» Travail demandé:
(a) D'après le texte sur l'exclusion d'un militant du CNDD-FDD, combien de militants ont désigné l'intervenant secrétaire du conseil des sages du parti lors du congrès extraordinaire de Ngozi ?
(b) Rédigez la suite du texte sur l'exclusion d'un militant du CNDD-FDD en reprenant après sa dernière phrase.

» Bloc de texte:
--

C’était à Nyarurambi en commune Mpanda (Bubanza). Nous venions de passer deux
ans au maquis et notre mouvement était solide. Puisqu’il a osé le déclarer,
laissez-moi dire les choses telles qu’elles sont : de quel droit Pierre
Nkurunziza peut me destituer ? Plutôt, je lui rappelle que je suis un vrai
Mugumyabanga, d’ailleurs d’honneur. J’ai été désigné secrétaire du conseil des
sages du parti lors du congrès extraordinaire à Ngozi par 1500 militants.
Aujourd’hui, il en a réuni une centaine pour m’exclure.
Vous avez été exclu en présence du Président,
c’est un signe fort quand même…
Le Président de la République se trompe.
Qu’il le sache : je mourrai Mugumyabanga car j’ai travaillé pendant neuf ans
pour le CNDD-FDD, j’ai sacrifié ma vie, j’ai combattu pour une cause noble. Il a
perdu la tête et ne sait plus quoi faire. Au lieu de renvoyer des bandits, il
s’attaque à des militants aux mains propres. Il rame à contre courant.
Aujourd’hui, des bandits ont pris la décision de me chasser, c’est
contradictoire et étrange. Ils veulent distraire l’opinion pour qu’ils
continuent à piller le pays.

--

» Section des données:

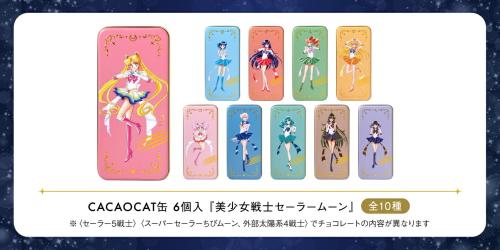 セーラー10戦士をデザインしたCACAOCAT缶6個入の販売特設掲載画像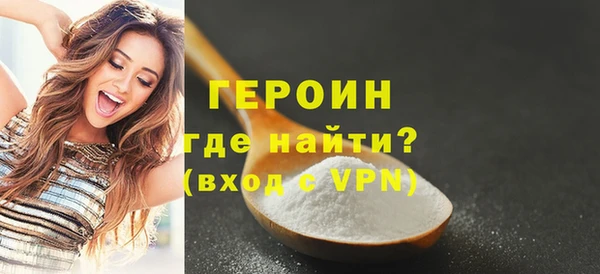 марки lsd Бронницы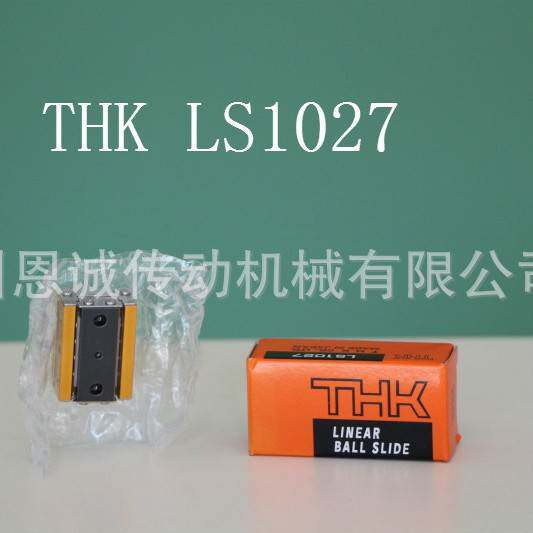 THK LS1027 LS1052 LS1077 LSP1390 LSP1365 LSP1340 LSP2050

--

» Réponses proposées:
(a) 1500 militants.

(b)
Comment interprétez-vous le choix de votre
province natale pour vous exclure ?
A Bubanza, les organisateurs s'attendaient à
un soutient de tous les militants. Pourtant, cela a été le contraire. C'est
aussi une façon de se moquer de la population de Bubanza car elle se trouve dans
une extrême pauvreté comme tous les Burundais suite à la mauvaise gestion du
pays.
Vous considérez-vous toujours comme membre du
parti CNDD-FDD?
Je le serai jusqu'à ma mort. Je ne changerai
jamais de parti. Je suis un mugumyabanga à 180%. Plus de 9000 de nos combattants
ont été tués au moment où plus de 10.000 sont portés disparus, sans parler des
milliers de Burundais tués parce qu'ils nous soutenaient. Nous avons arrêté la
guerre afin de participer aux élections suite à la demande de la population.
Pourquoi alors laisser cette dernière sombrer dans la misère à cause de la
corruption? Les vrais membres du parti sont ces petites gens et démobilisés qui
assistent impuissants à la dilapidation des biens de l’Etat. Le parti leur
appartient alors et je ne le quitterai jamais.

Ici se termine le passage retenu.